Depuis la rupture des négociations sur l’accord-cadre, l’avenir des relations entre la Suisse et l’UE demeure incertain. Parmi les points litigieux figurent les mesures d’accompagnement concernant la protection des salaires. Joost Korte, Directeur Général de la Direction emploi, affaires sociales et inclusion de la Commission européenne explique les conditions de travail au sein de l’UE.

La Suisse a un marché du travail libéral: salaires, temps de travail, protection de la santé, égalité et conciliation entre vie professionnelle et privée sont peu réglementés. Qu’en est-il dans l’UE? Quelles sont les réglementations en vigueur dans ces domaines?

La politique de l’UE des dernières décennies vise des taux d’emploi élevés ainsi qu’une protection sociale solide, une amélioration des conditions de vie et de travail et la garantie d’une cohésion sociale.

Dans le domaine du droit du travail, l’UE complète les initiatives législatives des Etats membres avec la fixation de normes minimales. Les différents Etats membres peuvent prévoir une protection accrue s’ils le souhaitent (nous les encourageons continuellement dans ce sens), mais ils doivent tous respecter les normes minimales convenues.

A titre d’exemple, une directive de l’UE a défini l’été dernier de nouvelles normes pour des salaires minimaux. Bien sûr, cette directive n’inclut pas un salaire minimal pour tous les travailleurs de l’UE, mais des règles sur la manière dont les salaires minimaux légaux sont définis, mis à jour et imposés à l’échelle nationale. De surcroît, la directive exige des Etats membres qu’ils définissent des plans d’intervention pour augmenter la convention tarifaire si la part en vigueur est inférieure à 80%. Dans le domaine de l’égalité sur le marché du travail et de la protection de la santé, l’UE applique également plusieurs directives qui fixent les normes minimales, donnant lieu à un point de départ identique pour les salariés.

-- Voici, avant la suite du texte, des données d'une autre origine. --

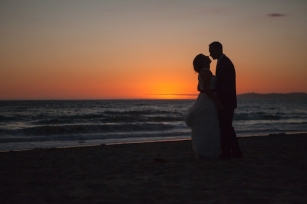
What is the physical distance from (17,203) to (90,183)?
1013mm

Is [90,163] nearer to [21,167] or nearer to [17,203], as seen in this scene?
[21,167]

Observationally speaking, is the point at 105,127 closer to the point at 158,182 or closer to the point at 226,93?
the point at 226,93

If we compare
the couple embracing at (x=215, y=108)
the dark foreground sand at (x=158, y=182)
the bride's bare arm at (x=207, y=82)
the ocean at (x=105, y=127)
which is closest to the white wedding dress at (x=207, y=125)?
the couple embracing at (x=215, y=108)

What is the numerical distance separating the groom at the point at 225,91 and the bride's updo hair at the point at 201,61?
131 mm

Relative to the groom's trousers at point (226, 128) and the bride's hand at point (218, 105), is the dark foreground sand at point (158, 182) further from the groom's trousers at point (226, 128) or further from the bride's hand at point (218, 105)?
the bride's hand at point (218, 105)

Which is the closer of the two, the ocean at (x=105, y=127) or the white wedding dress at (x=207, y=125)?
the white wedding dress at (x=207, y=125)

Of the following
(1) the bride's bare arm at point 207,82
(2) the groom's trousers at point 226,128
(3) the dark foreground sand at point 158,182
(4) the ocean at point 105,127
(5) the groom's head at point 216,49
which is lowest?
(4) the ocean at point 105,127

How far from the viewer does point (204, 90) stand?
19.0ft

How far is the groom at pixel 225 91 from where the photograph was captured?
5762 mm

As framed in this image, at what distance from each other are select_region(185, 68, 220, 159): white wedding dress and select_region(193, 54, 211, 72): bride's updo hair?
0.19 m

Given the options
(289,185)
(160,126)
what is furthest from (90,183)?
(160,126)

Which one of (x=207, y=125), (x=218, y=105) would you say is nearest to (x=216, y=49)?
(x=218, y=105)

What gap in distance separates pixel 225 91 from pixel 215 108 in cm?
31

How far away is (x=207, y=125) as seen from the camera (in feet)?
19.2
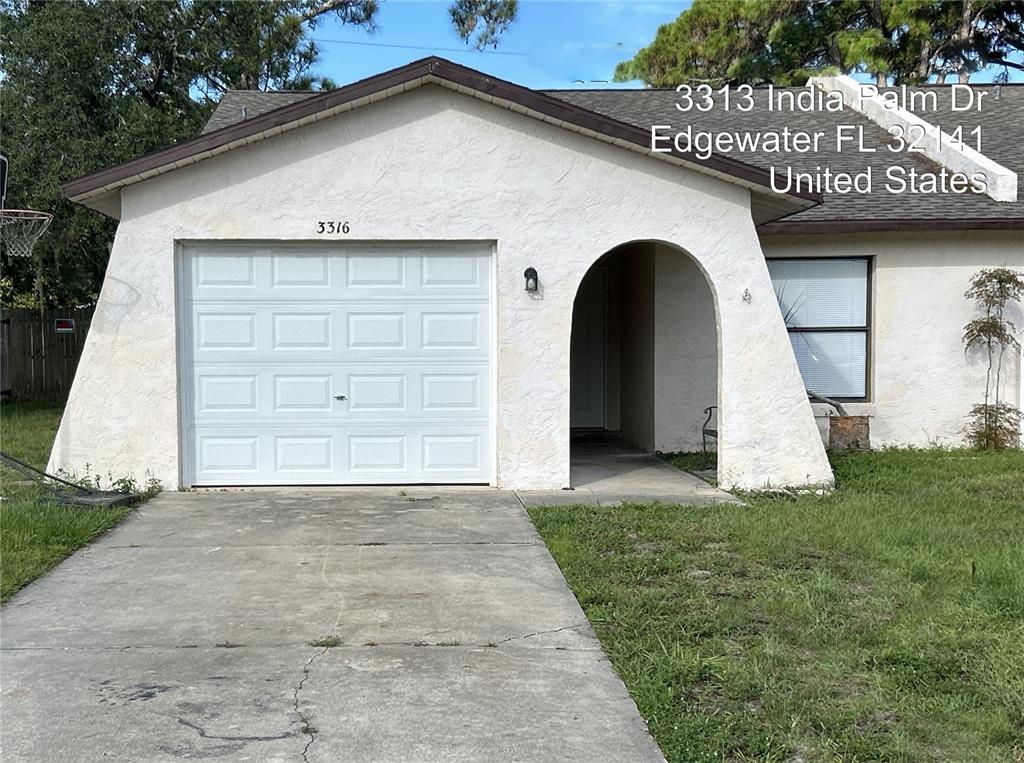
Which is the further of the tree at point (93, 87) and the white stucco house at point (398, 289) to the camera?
the tree at point (93, 87)

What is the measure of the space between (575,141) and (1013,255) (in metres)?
6.49

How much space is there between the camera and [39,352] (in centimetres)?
2008

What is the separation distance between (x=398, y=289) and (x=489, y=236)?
1070mm

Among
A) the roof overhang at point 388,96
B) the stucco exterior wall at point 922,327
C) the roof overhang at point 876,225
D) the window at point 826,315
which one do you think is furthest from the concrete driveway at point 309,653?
the stucco exterior wall at point 922,327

Qu’en est-il de la protection salariale: comment les Etats de l’UE ayant un niveau de salaires supérieur veillent-ils à éviter une situation de dumping salarial?  

La convergence salariale est à l’œuvre en particulier entre les Etats membres de l’Europe orientale et de l’Europe occidentale. Entre 2010 et 2021, les salaires ont augmenté d’au moins 6% en Bulgarie, en Estonie, en Lettonie, en Lituanie, en Pologne et en Roumanie, et d’environ 4% en République tchèque et en Slovaquie. Pendant ce temps, les salaires augmentaient de seulement 2% en moyenne dans l’UE des 27.

L’UE a mis en place divers mécanismes pour soutenir ce processus. A cet égard, la politique de cohésion joue un rôle important. Elle contribue à renforcer la cohésion économique et sociale en Europe en éliminant les inégalités relatives au niveau de développement des régions. La priorité porte sur des domaines clés qui aident l’UE à se positionner face aux défis du XXIe siècle et à demeurer compétitive sur l’échiquier mondial. Entre 2014 et 2020, environ 32,5% du budget de l’UE, soit quelque 351,8 milliards d’euros, ont été attribués à divers instruments de financement contribuant à soutenir la politique de cohésion. La facilité pour la reprise et la résilience notamment soutient les mesures d’encouragement de la productivité et la compétitivité, ainsi que des mesures d’amélioration des conditions-cadre pour les entreprises. Le but consiste à rendre les économies et les sociétés européennes plus durables et plus résistantes, et à mieux les préparer face aux défis et aux opportunités liés à la mutation environnementale et numérique.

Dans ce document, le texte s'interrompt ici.